Je me noie. Je ne saurais le décrire autrement. Je bois ses paroles, elles m’étouffent. Ma tête vrombit et j’ai les tympans qui vrillent totalement. Bien sûr qu’il ne nous fera pas de mal, bien sûr que je l’aime, bien sûr que tata Adé et moi sommes sa famille. Je voulais juste qu’il me dise qu’il est un vampire et qu’il m’a sauvé en pourchassant une autre créature de la nuit comme il le fait actuellement avec son collègue. Mais non.
Ma cage thoracique me semble soudainement trop étroite pour contenir mon cœur et je ne peux que river mon regard sur mes mains tremblantes. Je m’apprêtais à entendre qu’il ne l’a jamais retrouvé et qu’inlassablement, mon père pourchasserait l’homme qui m’a rendu orphelin et qu’il ne se pardonnerait jamais de l’avoir laissé fuir cette nuit-là. Mais non.
La vérité me fait tomber des nues et je ne m’étais pas préparé le moins du monde à cela. Mon corps se met en branle tout seul, je ne contrôle plus rien et j’éclate de rire. Vous avez bien entendu. A gorge déployée, tandis que mes larmes couvrent mon visage et brouillent ma vue.

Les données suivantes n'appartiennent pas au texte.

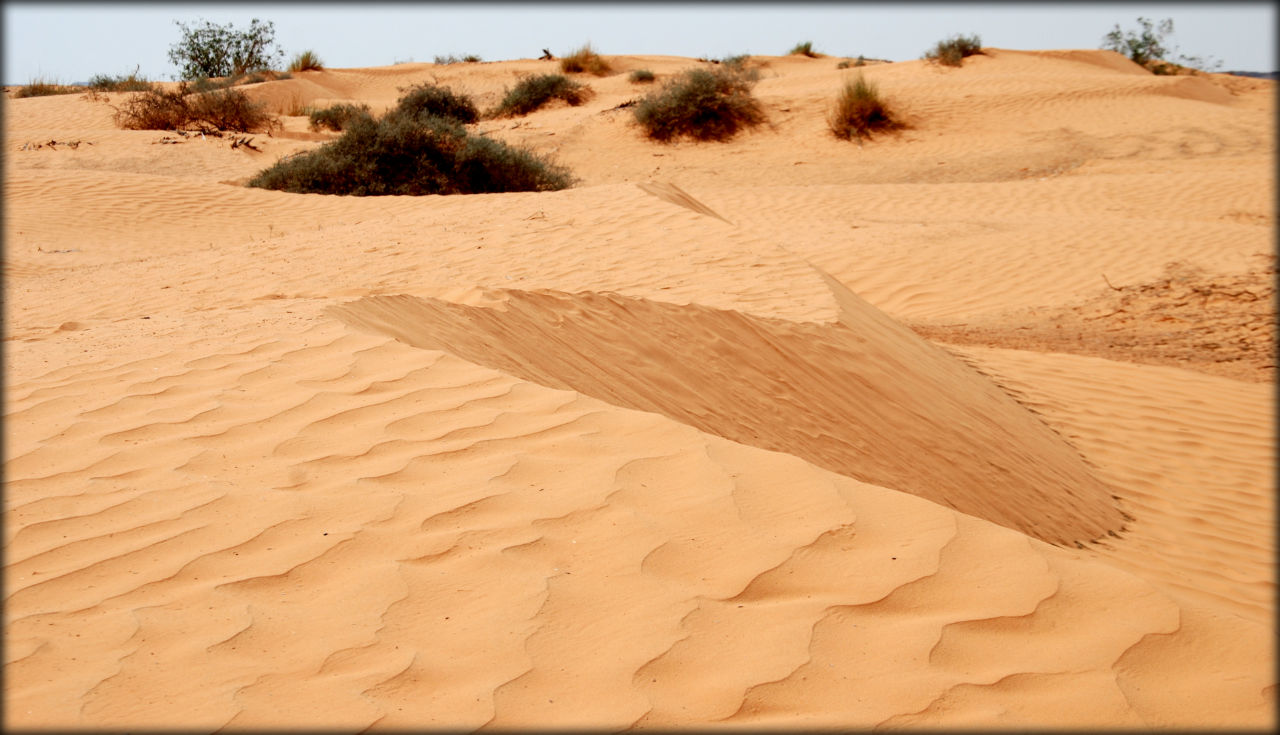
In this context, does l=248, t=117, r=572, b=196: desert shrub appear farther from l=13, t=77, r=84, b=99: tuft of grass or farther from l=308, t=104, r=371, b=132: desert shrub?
l=13, t=77, r=84, b=99: tuft of grass

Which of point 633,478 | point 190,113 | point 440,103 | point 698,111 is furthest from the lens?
point 440,103

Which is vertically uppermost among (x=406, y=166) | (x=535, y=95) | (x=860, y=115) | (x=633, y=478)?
(x=535, y=95)

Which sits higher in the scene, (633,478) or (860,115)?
(860,115)

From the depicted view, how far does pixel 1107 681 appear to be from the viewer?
2.16 metres

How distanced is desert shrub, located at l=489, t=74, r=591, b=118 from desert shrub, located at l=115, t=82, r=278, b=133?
663cm

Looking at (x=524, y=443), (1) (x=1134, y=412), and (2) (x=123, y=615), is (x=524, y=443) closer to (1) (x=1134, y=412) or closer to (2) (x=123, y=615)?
(2) (x=123, y=615)

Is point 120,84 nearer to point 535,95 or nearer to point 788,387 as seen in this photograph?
point 535,95

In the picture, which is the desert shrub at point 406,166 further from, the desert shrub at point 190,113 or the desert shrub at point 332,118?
the desert shrub at point 332,118

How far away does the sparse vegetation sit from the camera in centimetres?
1538

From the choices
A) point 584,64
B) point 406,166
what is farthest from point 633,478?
point 584,64

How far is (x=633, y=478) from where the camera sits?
3.02 meters

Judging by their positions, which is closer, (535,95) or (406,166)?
(406,166)

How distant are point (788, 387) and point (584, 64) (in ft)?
96.1

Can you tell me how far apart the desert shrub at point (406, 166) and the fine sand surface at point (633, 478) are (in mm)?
3596
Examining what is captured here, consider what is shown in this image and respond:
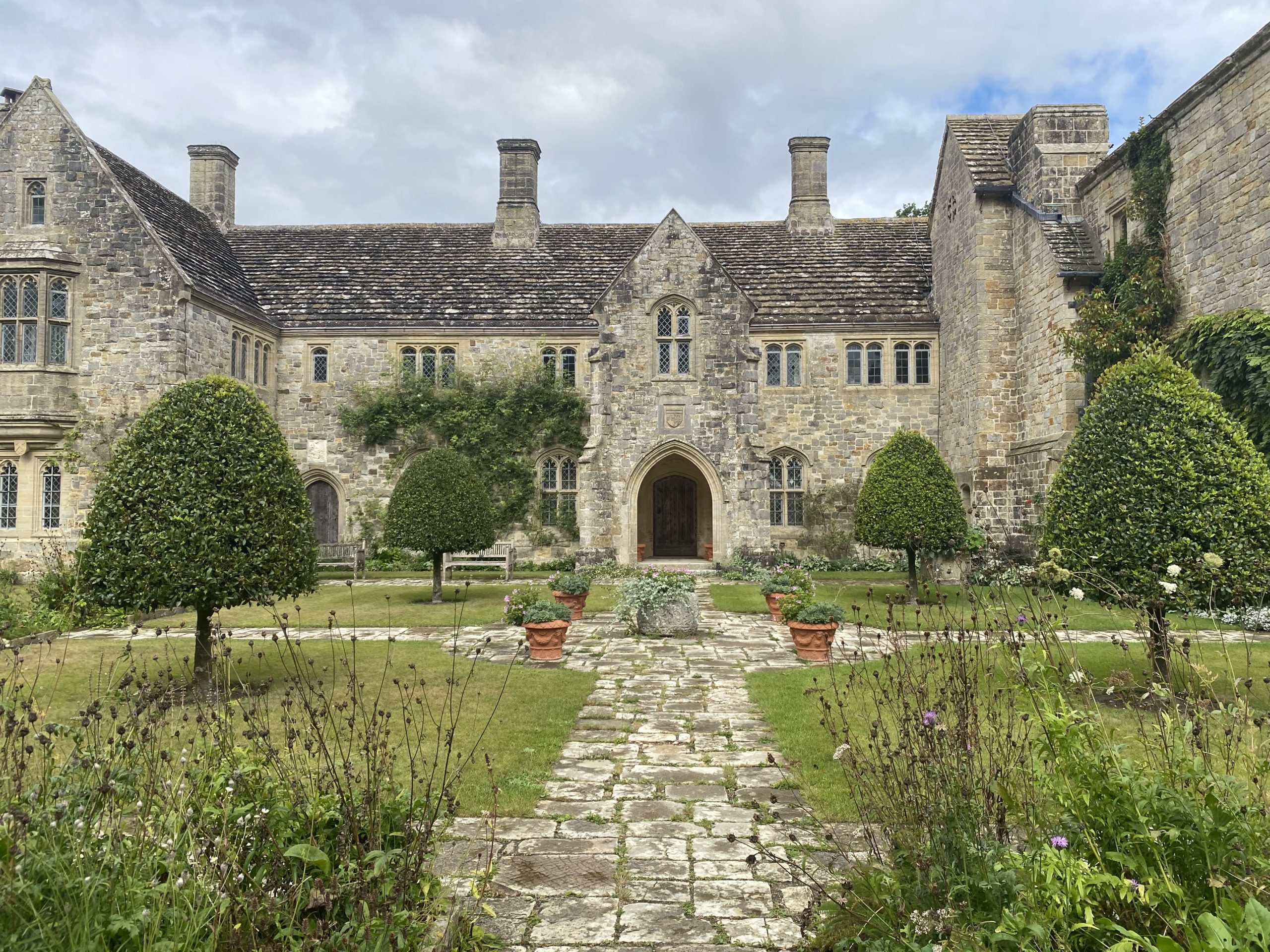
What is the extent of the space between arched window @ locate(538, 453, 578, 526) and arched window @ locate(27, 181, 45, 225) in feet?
44.2

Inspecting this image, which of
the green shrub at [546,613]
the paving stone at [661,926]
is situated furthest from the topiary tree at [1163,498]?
the green shrub at [546,613]

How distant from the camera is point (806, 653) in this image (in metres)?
9.44

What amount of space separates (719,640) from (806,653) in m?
1.68

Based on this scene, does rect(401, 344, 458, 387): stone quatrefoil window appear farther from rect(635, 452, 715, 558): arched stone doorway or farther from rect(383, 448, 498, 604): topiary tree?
rect(383, 448, 498, 604): topiary tree

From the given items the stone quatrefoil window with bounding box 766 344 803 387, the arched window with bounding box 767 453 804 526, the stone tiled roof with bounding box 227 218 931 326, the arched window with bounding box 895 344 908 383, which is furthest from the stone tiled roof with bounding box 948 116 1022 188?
the arched window with bounding box 767 453 804 526

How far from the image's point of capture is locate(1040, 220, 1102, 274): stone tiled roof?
15.6 m

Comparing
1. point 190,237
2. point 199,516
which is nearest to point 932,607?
point 199,516

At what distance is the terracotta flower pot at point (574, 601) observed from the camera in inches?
498

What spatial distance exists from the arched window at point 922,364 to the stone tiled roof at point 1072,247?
211 inches

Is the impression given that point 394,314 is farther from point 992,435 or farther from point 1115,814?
point 1115,814

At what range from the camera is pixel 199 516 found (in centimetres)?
725


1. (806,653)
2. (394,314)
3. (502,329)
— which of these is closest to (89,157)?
(394,314)

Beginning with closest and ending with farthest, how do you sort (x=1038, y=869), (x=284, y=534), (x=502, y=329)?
(x=1038, y=869)
(x=284, y=534)
(x=502, y=329)

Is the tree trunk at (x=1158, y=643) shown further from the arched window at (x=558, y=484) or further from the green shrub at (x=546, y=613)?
the arched window at (x=558, y=484)
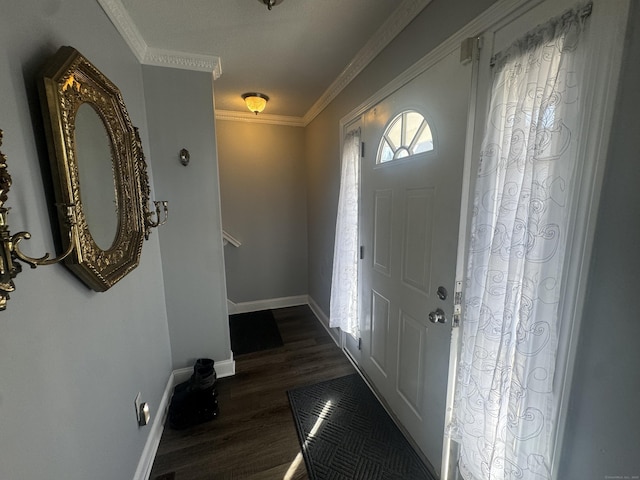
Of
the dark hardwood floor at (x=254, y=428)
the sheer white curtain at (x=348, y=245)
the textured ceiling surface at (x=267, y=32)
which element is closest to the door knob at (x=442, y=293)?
the sheer white curtain at (x=348, y=245)

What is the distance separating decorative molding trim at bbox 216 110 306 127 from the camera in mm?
2990

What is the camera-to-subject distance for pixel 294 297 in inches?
143

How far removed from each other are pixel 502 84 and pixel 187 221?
1.97 metres

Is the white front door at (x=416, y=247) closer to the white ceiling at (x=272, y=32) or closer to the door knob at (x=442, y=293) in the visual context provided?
the door knob at (x=442, y=293)

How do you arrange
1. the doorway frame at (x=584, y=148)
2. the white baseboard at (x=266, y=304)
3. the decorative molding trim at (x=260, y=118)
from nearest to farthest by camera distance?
the doorway frame at (x=584, y=148) < the decorative molding trim at (x=260, y=118) < the white baseboard at (x=266, y=304)

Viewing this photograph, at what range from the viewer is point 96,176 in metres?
1.06

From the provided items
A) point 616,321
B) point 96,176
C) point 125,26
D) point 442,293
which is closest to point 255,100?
point 125,26

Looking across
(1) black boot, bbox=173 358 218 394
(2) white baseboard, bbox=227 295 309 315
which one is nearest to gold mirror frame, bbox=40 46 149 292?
(1) black boot, bbox=173 358 218 394

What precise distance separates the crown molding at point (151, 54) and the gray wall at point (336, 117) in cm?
105

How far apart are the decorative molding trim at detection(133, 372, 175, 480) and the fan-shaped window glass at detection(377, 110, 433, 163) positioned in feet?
7.08

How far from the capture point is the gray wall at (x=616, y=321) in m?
0.65

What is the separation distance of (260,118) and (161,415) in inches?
117

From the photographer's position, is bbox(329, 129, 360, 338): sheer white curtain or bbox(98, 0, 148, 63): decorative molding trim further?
bbox(329, 129, 360, 338): sheer white curtain

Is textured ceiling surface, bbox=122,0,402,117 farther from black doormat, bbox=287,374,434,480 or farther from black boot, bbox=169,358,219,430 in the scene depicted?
black doormat, bbox=287,374,434,480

Je me refuse à m’énerver ou rester sidérer. Je ris. Je pleure. Je ne sais plus quoi faire. Quelques tressauts persistent alors que j’enfouis ma tête dans mes bras croisés sur la table. C’est un torrent de larmes qui se déversent et je n’arrive pas à retenir la tempête émotionnelle qui régit mon être. J’ai soudainement chaud, mon palpitant me fait savoir qu’il bat la chamade et je me demande si Silas l’entend lui aussi.
Je n’arrive qu’à me certifier qu’une seule chose, ma pauvre mère aura croisé le démon de trop. Encore un. Peut-être était-elle prédestinée à finir de la sorte. Je reste plusieurs minutes, plusieurs dizaines de minutes ainsi … Le temps passe différemment lorsqu’on s’enfuit dans son imaginaire. La vérité est trop dure et j’essaye tant bien que mal de prendre le recul nécessaire pour affronter son regard. Car oui, il le faudra bien et je pourrais presque sentir son envie de mettre sa main sur mon épaule, m’entourer de ses bras et me réconforter. Me dire que tout va aller. Il l’a fait tant de fois. Les nuits où je me réveille en hurlant, en nage et le regard hébété encore perdu dans mon cauchemar.
Je suis épuisé et je commence à douter de la véracité de ce qu’il vient de se passer. Peut-être me suis-je endormi … Je relève mon visage pour apercevoir l’air contrarié de Silas en face de moi.
Eh merde …
Ma manche efface la majorité de l’humidité présente sur mon faciès sans pour autant rendre un résultat impeccable. Il me faudrait une douche, des mouchoirs ou au moins une seconde manche. Ça tombe bien, j’ai ça sous la main. Pas parfait, mais ça me laisse le temps d’émerger et de reprendre le souffle qui me manquait tant. Je pose mes deux mains à plat devant moi sur la table et fixe un point imaginaire entre elles pour me donner un peu de contenance. C’est trop tôt pour croiser ses yeux …
« Merci »Ma voix rauque trahit encore les sanglots qui m’ont échappé, incapable d’articuler plus, je me lève et me dirige vers ma chambre en claquant la porte. De l’autre côté, je m’effondre contre le battant de la porte et reste ainsi, en position fœtale, à pleurer toutes les larmes de mon corps encore prisonnières. Je ne fais nullement attention au soleil qui commence à poindre par la fenêtre et m’endors dans l’inconfort le plus total.